What the Footage Contains

The surviving material—portions of which have been screened at archival events over the years—covers the full arc of the Renaissance: the migration patterns that repopulated Harlem in the early twentieth century, the publishing houses and nightclubs, the intellectual ferment of figures like Langston Hughes and Zora Neale Hurston, and the commercial infrastructure that made Black artistic production viable even under Jim Crow.

What distinguishes Greaves's approach from standard historical documentary is his method. He did not simply film talking heads or dramatize archival photographs. He went into Harlem itself, capturing street scenes, church gatherings, and community events that existed in the late 1960s but carried the visible residue of an earlier era. The footage therefore operates on two temporal levels: it records the Harlem of 1969 while preserving traces of the Harlem of 1920s and 1930s that had not yet been demolished by urban renewal policies.

The restored film runs to feature length. Festival organizers described the premiere as a significant event—not merely for completists interested in Greaves's career arc, but for anyone concerned with the preservation of Black cultural memory in moving-image form.

The Cannes Question

Cannes is not an obvious venue for an American documentary about a century-old cultural movement. The festival gravitates toward auteur cinema, toward films with identifiable directorial visions and formal innovations. Once Upon a Time in Harlem fits awkwardly into this framework: it is a historical documentary completed posthumously by a committee, and it was assembled from incomplete rather than pristine materials.

That the festival programmed it anyway speaks to a broader shift in how major film institutions engage with recovered and restored work. The past decade has seen a marked increase in premieres of films by Black directors whose work was interrupted, suppressed, or simply ignored during their lifetimes. Mel Stuart's recovered materials, Julie Dash's restored prints, the sustained attention to the Sighted Eyes / Feeling Heart project—these suggest an institutional willingness to reckon with archival debts.

Whether this represents genuine structural change or selective commemoration remains contested. Critics note that the films most likely to receive prestigious restoration and premiere treatment are those that can be framed as rediscoveries of overlooked geniuses—a narrative that flatters the discovering institution while obscuring the conditions that made the neglect possible in the first place.

The Stakes of Completion

For Greaves's family and collaborators, the premiere at Cannes is unambiguously a triumph. The film exists. Audiences will see it. The Harlem Renaissance, as Greaves understood it, will reach screens it was always meant to reach.

But the broader question the film poses is harder to resolve: how many other William Greaves projects are sitting in storage, incomplete, unmapped, awaiting either completion or permanent burial? The documentary landscape is littered with interrupted careers—filmmakers who began ambitious projects, lost funding or distribution, and watched their footage degrade while institutional resources flowed elsewhere.

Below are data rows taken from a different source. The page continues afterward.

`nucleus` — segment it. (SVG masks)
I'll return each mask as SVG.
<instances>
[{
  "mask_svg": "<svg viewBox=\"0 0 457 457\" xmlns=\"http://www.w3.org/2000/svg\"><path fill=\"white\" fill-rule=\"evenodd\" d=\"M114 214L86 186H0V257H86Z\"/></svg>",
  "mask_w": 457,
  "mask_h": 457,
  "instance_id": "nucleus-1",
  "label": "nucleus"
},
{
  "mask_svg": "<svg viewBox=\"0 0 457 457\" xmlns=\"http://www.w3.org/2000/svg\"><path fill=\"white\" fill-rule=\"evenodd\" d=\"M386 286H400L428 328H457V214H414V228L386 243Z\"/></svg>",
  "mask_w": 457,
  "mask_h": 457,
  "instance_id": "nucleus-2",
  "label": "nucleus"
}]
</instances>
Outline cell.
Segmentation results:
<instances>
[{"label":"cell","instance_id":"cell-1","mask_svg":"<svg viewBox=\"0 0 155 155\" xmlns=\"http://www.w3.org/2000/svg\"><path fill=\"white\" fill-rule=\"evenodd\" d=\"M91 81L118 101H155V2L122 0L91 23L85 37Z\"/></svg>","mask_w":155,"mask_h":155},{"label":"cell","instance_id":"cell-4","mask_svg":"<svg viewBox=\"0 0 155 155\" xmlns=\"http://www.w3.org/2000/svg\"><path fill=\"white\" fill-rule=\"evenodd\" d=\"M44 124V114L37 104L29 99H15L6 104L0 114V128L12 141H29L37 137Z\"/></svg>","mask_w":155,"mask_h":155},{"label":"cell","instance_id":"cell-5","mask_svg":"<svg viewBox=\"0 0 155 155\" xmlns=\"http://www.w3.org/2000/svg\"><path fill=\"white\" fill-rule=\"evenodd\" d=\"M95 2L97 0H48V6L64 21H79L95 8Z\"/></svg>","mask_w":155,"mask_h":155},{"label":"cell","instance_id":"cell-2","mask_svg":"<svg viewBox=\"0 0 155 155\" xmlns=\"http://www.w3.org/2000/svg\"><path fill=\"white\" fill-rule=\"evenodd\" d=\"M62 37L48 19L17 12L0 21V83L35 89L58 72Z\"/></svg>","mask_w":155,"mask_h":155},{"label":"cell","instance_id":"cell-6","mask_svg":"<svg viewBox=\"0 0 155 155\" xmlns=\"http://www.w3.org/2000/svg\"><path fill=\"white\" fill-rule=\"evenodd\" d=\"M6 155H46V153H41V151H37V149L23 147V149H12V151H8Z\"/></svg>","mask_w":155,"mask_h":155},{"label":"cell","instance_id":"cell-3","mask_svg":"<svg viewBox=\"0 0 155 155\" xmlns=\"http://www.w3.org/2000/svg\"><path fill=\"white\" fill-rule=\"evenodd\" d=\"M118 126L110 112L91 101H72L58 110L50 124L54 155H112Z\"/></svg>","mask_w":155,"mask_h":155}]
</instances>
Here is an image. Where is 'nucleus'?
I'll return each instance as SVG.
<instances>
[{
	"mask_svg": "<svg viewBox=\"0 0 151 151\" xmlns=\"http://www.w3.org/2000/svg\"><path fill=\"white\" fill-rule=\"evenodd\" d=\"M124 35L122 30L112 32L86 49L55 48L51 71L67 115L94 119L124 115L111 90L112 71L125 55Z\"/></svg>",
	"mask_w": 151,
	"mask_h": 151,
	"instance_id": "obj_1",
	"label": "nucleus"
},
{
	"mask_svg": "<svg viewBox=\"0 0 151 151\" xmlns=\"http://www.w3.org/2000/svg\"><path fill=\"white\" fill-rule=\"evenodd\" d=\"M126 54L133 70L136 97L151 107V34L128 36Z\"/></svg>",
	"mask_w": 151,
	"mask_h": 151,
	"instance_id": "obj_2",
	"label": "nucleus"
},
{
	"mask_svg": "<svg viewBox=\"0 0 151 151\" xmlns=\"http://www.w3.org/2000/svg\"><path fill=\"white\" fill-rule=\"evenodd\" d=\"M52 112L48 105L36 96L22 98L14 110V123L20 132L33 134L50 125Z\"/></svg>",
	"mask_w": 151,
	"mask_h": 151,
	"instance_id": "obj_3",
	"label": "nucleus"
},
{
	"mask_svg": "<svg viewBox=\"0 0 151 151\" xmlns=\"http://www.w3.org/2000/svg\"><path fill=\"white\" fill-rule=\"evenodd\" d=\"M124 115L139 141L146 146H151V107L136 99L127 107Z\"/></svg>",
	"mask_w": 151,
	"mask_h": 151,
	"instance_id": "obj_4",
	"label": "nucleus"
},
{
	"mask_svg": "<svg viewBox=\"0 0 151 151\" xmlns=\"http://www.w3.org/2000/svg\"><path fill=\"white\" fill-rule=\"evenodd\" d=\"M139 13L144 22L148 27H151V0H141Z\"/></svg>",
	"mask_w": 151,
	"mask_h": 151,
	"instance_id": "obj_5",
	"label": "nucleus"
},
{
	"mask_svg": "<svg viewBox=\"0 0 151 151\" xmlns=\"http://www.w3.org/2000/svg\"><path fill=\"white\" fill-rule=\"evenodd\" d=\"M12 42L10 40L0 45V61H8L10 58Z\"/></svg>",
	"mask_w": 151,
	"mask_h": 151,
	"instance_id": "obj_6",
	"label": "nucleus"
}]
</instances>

The answer is almost certainly thousands. The recovery of Once Upon a Time in Harlem does not resolve that structural problem. It does, however, demonstrate what is possible when families, archives, and cultural institutions decide that a story is worth finishing—even if the original storyteller is no longer present to see it.

Once Upon a Time in Harlem is expected to secure theatrical and streaming distribution later in 2026. Festival programmers have already flagged it as a strong candidate for documentary programming at major international venues through the remainder of the year.

Desk note: Wire coverage of the Cannes premiere focused on the restoration story as a feel-good narrative about family perseverance. This publication treats the premiere as a case study in institutional memory failure and recovery—asking why the film took five decades to reach audiences, and what that delay reveals about which Black cultural histories are deemed worth preserving at scale.